All of lore.kernel.org
 help / color / mirror / Atom feed
From: Laurent Vivier <lvivier@redhat.com>
To: Nicholas Piggin <npiggin@gmail.com>,
	kvm-ppc@vger.kernel.org, Michael Ellerman <mpe@ellerman.id.au>
Cc: Benjamin Herrenschmidt <benh@kernel.crashing.org>,
	Greg Kurz <groug@kaod.org>,
	linux-kernel@vger.kernel.org, linuxppc-dev@lists.ozlabs.org,
	Paul Mackerras <paulus@ozlabs.org>,
	stable@vger.kernel.org
Subject: Re: [PATCH v2] KVM: PPC: Defer vtime accounting 'til after IRQ handling
Date: Wed, 20 Oct 2021 08:29:06 +0200	[thread overview]
Message-ID: <2a13119c-ccec-1dd5-8cf6-da07a9d8fe6f@redhat.com> (raw)
In-Reply-To: <1634263564.zfj0ajf8eh.astroid@bobo.none>

On 15/10/2021 04:23, Nicholas Piggin wrote:
> Excerpts from Laurent Vivier's message of October 13, 2021 7:30 pm:
>> On 13/10/2021 01:18, Michael Ellerman wrote:
>>> Laurent Vivier <lvivier@redhat.com> writes:
>>>> Commit 112665286d08 moved guest_exit() in the interrupt protected
>>>> area to avoid wrong context warning (or worse), but the tick counter
>>>> cannot be updated and the guest time is accounted to the system time.
>>>>
>>>> To fix the problem port to POWER the x86 fix
>>>> 160457140187 ("Defer vtime accounting 'til after IRQ handling"):
>>>>
>>>> "Defer the call to account guest time until after servicing any IRQ(s)
>>>>    that happened in the guest or immediately after VM-Exit.  Tick-based
>>>>    accounting of vCPU time relies on PF_VCPU being set when the tick IRQ
>>>>    handler runs, and IRQs are blocked throughout the main sequence of
>>>>    vcpu_enter_guest(), including the call into vendor code to actually
>>>>    enter and exit the guest."
>>>>
>>>> Fixes: 112665286d08 ("KVM: PPC: Book3S HV: Context tracking exit guest context before enabling irqs")
>>>> Cc: npiggin@gmail.com
>>>> Cc: <stable@vger.kernel.org> # 5.12
>>>> Signed-off-by: Laurent Vivier <lvivier@redhat.com>
>>>> ---
>>>>
>>>> Notes:
>>>>       v2: remove reference to commit 61bd0f66ff92
>>>>           cc stable 5.12
>>>>           add the same comment in the code as for x86
>>>>
>>>>    arch/powerpc/kvm/book3s_hv.c | 24 ++++++++++++++++++++----
>>>>    1 file changed, 20 insertions(+), 4 deletions(-)
>>>>
>>>> diff --git a/arch/powerpc/kvm/book3s_hv.c b/arch/powerpc/kvm/book3s_hv.c
>>>> index 2acb1c96cfaf..a694d1a8f6ce 100644
>>>> --- a/arch/powerpc/kvm/book3s_hv.c
>>>> +++ b/arch/powerpc/kvm/book3s_hv.c
>>> ...
━━━━━━━━━━
### [What you need to do]
1. Answer these questions from the KVM patch thread:
(a) Which x86 commit does the patch port to POWER?
(b) Which stable kernel version does the patch name for backporting?
(c) Which file does the diff change, and how many insertions and deletions does it report?
2. Extend the KVM patch thread on vtime accounting past the last line shown.

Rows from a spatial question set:
━━━━━━━━━━
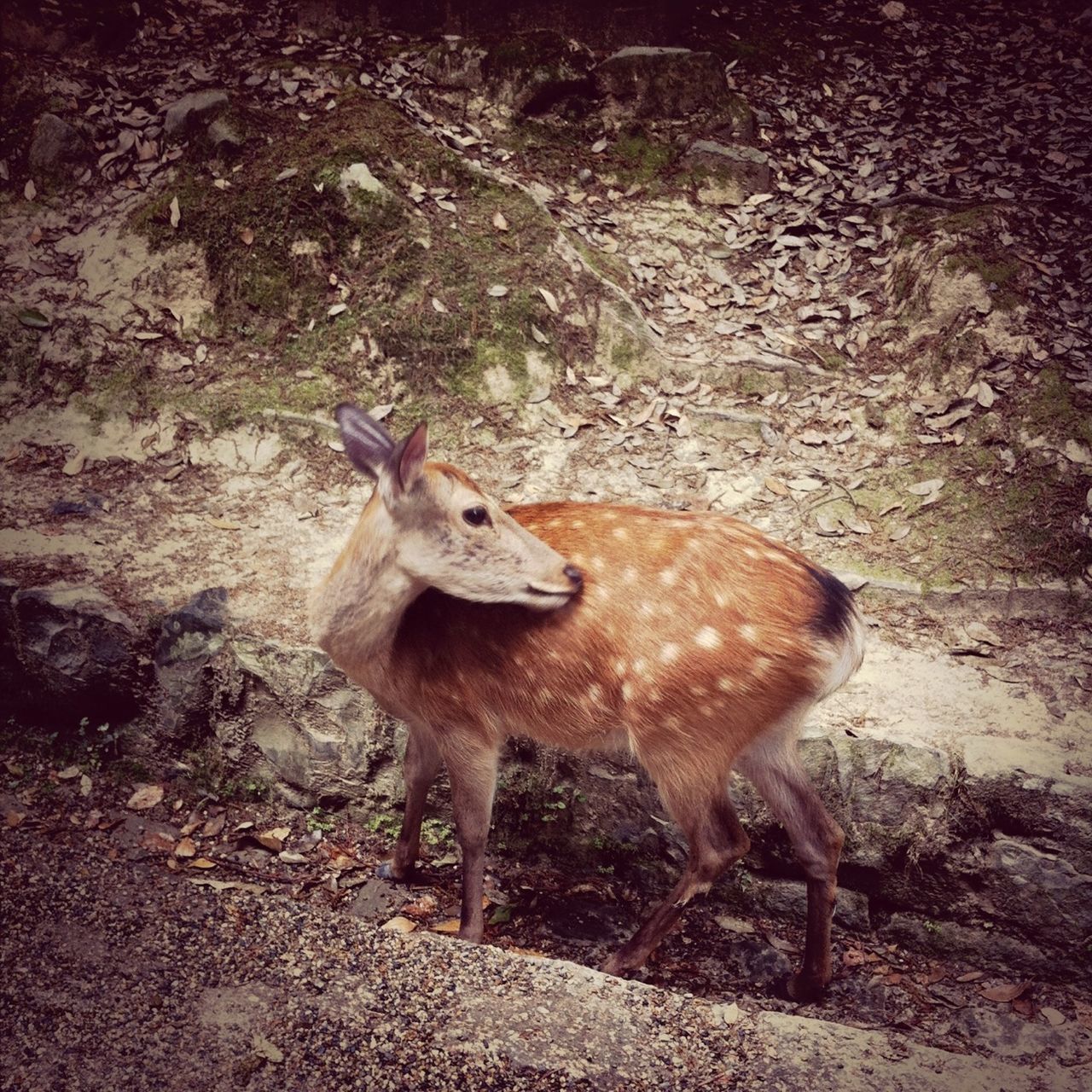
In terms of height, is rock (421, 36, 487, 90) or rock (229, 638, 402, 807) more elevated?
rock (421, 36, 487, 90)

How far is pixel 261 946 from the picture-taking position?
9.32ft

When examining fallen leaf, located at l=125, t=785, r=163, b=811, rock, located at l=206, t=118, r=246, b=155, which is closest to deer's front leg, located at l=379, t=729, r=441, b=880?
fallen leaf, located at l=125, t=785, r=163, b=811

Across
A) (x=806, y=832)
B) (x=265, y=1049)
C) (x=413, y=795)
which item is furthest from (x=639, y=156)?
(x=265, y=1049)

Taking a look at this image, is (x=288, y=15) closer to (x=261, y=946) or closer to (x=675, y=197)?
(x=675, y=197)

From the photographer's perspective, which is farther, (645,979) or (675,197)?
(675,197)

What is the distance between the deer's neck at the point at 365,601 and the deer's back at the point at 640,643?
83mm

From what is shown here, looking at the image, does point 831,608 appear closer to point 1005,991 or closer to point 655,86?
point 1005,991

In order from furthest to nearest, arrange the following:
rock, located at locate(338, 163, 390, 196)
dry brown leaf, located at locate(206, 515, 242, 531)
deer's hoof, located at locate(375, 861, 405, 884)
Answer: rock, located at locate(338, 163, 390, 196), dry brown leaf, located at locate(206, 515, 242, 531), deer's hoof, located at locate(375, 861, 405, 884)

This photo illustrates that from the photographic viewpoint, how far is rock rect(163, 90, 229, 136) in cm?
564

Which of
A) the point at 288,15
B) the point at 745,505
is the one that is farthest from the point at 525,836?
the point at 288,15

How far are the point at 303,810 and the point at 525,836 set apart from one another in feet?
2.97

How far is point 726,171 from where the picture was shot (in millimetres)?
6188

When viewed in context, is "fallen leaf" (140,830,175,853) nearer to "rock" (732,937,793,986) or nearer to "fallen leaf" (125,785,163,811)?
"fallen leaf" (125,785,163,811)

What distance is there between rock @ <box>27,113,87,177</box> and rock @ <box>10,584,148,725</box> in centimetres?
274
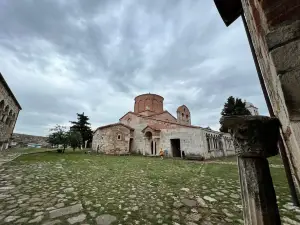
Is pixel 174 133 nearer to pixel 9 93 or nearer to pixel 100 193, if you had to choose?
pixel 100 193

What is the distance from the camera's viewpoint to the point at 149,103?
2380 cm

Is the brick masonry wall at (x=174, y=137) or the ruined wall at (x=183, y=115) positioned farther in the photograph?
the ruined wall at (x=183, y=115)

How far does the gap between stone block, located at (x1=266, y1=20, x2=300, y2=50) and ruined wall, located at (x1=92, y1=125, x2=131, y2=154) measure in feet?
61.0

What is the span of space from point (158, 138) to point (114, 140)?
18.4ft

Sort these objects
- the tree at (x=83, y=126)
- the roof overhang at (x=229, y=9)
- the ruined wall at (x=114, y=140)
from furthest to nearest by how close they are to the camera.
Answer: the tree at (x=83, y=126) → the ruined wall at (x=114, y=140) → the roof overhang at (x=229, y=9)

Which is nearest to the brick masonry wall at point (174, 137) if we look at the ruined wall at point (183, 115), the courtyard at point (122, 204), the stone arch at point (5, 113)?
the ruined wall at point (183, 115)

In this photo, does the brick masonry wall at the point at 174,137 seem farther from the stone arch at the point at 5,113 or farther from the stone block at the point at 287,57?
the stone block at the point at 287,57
━━━━━━━━━━
### [Task-by-task outputs]
1.
(a) Commit 160457140187, "Defer vtime accounting 'til after IRQ handling."
(b) Version 5.12.
(c) The file is arch/powerpc/kvm/book3s_hv.c, with 20 insertions and 4 deletions.

2.
>>>> @@ -4506,13 +4514,21 @@ int kvmhv_run_single_vcpu(struct kvm_vcpu *vcpu, u64 time_limit,
>>>>    
>>>>    	srcu_read_unlock(&kvm->srcu, srcu_idx);
>>>>    
>>>> +	context_tracking_guest_exit();
>>>> +
>>>>    	set_irq_happened(trap);
>>>>    
>>>>    	kvmppc_set_host_core(pcpu);
>>>>    
>>>> -	guest_exit_irqoff();
>>>> -
>>>>    	local_irq_enable();
>>>> +	/*
>>>> +	 * Wait until after servicing IRQs to account guest time so that any
>>>> +	 * ticks that occurred while running the guest are properly accounted
>>>> +	 * to the guest.  Waiting until IRQs are enabled degrades the accuracy
>>>> +	 * of accounting via context tracking, but the loss of accuracy is
>>>> +	 * acceptable for all known use cases.
>>>> +	 */
>>>> +	vtime_account_guest_exit();
>>>
>>> This pops a warning for me, running guest(s) on Power8:
>>>    
>>>     [  270.745303][T16661] ------------[ cut here ]------------
>>>     [  270.745374][T16661] WARNING: CPU: 72 PID: 16661 at arch/powerpc/kernel/time.c:311 vtime_account_kernel+0xe0/0xf0
>>
>> Thank you, I missed that...
>>
>> My patch is wrong, I have to add vtime_account_guest_exit() before the local_irq_enable().
> 
> I thought so because if we take an interrupt after exiting the guest that
> should be accounted to kernel not guest.
> 
>>
>> arch/powerpc/kernel/time.c
>>
>>    305 static unsigned long vtime_delta(struct cpu_accounting_data *acct,
>>    306                                  unsigned long *stime_scaled,
>>    307                                  unsigned long *steal_time)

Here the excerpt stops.